Wednesday 9 May 2018

WHEN TAGORE MEETS KALIDAS


It will be worthwhile offering Tagore homage by being original in our approach to life's problems and by being creative in our endeavours. Mere worshipping the Ganga by its waters, as the Bengali adage goes, is not productive of sufficient good. Tagore was preeminently a creative person and a thinker par excellence, and he must be studied analytically and then a synthesis of his ideas must be allowed to germinate in our brains for effective work to be done on him and in his footsteps, seeking inspiration from his life and attainments.
For far too long we have lived under the shadow of great men and they have been in such a large abundance in our recent historical past following the Bengal Renaissance. But the flow of ideas that had once inundated our national mind has now reduced to a trickle. It is owing to this tendency to eulogise these seminal personalities without serious study of their works. A cursory glance through a few quotes or passages of the writings of these titans of the Indian awakening does in no way do justice to them nor does it show our devotion very much in a bright light. Intellectual standards have declined over the decades post independence and now they are on a precipitous course to nullity. It is here that Tagore, Vivekananda, Aurobindo and other stalwarts of the Renaissance become increasingly relevant for the polity to take an upward turn.

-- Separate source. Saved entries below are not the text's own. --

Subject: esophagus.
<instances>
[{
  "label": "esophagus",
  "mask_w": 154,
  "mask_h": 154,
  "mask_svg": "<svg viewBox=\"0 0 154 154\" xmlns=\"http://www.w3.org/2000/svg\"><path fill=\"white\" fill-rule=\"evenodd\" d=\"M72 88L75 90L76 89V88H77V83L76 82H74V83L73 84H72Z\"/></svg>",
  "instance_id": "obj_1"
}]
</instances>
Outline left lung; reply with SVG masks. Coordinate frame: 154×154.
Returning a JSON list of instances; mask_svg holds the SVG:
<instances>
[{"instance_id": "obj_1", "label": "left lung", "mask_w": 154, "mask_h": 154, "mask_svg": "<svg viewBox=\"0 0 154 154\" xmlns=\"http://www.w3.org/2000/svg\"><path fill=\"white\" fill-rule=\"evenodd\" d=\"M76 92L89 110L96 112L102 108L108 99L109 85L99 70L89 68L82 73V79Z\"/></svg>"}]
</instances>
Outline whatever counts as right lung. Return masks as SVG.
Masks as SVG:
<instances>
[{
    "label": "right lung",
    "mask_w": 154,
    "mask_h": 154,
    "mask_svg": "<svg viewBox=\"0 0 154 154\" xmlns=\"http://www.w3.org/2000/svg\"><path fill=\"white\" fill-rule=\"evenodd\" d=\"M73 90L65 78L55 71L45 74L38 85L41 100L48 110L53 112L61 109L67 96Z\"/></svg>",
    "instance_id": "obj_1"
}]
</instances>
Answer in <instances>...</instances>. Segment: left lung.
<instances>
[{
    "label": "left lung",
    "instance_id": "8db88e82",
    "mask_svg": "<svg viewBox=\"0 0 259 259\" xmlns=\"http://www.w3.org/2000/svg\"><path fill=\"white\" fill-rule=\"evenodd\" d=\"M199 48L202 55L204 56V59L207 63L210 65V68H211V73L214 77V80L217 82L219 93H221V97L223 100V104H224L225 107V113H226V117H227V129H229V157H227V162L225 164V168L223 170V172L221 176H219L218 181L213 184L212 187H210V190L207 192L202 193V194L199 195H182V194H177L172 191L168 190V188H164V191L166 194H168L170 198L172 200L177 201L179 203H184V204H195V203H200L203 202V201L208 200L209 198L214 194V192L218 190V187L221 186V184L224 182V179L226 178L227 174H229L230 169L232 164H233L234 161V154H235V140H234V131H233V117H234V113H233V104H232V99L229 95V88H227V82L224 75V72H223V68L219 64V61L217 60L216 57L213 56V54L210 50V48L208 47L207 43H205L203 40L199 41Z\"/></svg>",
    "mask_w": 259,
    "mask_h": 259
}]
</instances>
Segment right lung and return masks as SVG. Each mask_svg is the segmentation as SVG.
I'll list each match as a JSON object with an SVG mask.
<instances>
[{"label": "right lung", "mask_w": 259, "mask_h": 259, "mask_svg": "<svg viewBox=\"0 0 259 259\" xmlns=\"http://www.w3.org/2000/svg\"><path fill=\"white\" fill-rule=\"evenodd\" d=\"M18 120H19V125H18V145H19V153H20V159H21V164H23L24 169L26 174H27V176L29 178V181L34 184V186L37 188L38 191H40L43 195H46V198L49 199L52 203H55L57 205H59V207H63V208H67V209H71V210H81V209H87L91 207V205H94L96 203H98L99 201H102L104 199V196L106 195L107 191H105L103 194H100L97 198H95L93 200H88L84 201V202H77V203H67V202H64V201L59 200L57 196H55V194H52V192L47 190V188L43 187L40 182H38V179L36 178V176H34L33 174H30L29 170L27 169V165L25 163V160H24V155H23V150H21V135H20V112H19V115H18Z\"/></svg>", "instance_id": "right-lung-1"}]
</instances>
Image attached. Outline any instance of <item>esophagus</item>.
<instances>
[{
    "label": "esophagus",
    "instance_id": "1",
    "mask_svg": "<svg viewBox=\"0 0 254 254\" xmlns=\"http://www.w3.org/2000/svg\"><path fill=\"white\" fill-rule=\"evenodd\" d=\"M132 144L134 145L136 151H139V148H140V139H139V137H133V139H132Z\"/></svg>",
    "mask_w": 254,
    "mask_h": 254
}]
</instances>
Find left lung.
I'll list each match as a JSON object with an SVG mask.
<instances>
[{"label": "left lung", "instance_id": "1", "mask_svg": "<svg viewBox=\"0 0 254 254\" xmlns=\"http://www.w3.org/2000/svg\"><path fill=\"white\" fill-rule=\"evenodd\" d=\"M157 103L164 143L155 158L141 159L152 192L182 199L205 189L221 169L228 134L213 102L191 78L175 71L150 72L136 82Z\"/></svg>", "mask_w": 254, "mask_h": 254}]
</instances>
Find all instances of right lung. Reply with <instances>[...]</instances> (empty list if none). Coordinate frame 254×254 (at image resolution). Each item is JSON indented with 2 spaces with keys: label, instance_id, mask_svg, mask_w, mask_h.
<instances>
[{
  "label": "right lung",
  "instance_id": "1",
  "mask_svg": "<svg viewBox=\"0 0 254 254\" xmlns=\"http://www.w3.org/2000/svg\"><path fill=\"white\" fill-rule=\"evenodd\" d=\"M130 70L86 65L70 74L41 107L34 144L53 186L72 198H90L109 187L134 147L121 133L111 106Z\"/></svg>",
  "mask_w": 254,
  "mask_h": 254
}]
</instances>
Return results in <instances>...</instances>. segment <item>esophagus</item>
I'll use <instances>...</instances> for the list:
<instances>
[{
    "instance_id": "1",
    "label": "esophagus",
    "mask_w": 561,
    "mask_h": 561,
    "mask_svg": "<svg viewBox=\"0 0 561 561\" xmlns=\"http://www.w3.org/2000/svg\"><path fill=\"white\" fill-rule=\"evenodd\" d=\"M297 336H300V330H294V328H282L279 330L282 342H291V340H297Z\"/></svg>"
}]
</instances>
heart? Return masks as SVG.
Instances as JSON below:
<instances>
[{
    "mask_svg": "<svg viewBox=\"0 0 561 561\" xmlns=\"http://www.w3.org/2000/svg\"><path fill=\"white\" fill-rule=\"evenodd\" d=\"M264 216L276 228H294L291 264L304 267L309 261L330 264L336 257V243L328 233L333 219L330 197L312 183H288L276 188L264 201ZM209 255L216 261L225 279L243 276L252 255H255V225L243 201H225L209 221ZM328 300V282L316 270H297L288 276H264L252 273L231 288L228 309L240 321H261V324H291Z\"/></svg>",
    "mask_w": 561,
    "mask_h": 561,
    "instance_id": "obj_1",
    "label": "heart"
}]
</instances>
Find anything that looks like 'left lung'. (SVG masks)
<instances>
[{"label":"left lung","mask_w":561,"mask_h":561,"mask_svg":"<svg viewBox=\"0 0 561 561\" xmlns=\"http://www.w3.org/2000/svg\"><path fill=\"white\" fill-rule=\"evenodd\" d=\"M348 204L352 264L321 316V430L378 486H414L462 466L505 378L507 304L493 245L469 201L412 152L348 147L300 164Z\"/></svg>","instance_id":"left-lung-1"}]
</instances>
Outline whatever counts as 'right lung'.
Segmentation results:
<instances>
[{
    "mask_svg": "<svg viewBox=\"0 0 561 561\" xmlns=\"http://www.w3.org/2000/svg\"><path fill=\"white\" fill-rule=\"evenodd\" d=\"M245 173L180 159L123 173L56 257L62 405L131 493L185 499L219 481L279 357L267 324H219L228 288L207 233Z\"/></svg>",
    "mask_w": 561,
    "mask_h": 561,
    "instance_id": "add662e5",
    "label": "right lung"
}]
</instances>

Tagore and Kalidas are two of our all-time poetic greats and it is meet that they both be studied in tandem by the youth for which, though, the knowledge of Sanskrit will be a sine qua non. Let the Governments at the Centre and the States take special initiative to open Tagore-Kalidas Centres throughout India for the dissemination of the poetic message of the duo. Interestingly, Tagore had in his famous poem entitled 'Sheykaal' fancied himself in Kalidas' shoes in the court of King Vikramaditya and had thought that he would have fared rather well in his role. Let us, therefore, bring them together, Tagore and Kalidas, in our bid to bridge poetic distance and foster culture, ancient and modern, in an ideal mix for future fruition of it to take place in the coming generations of aspirant poets and litterateurs.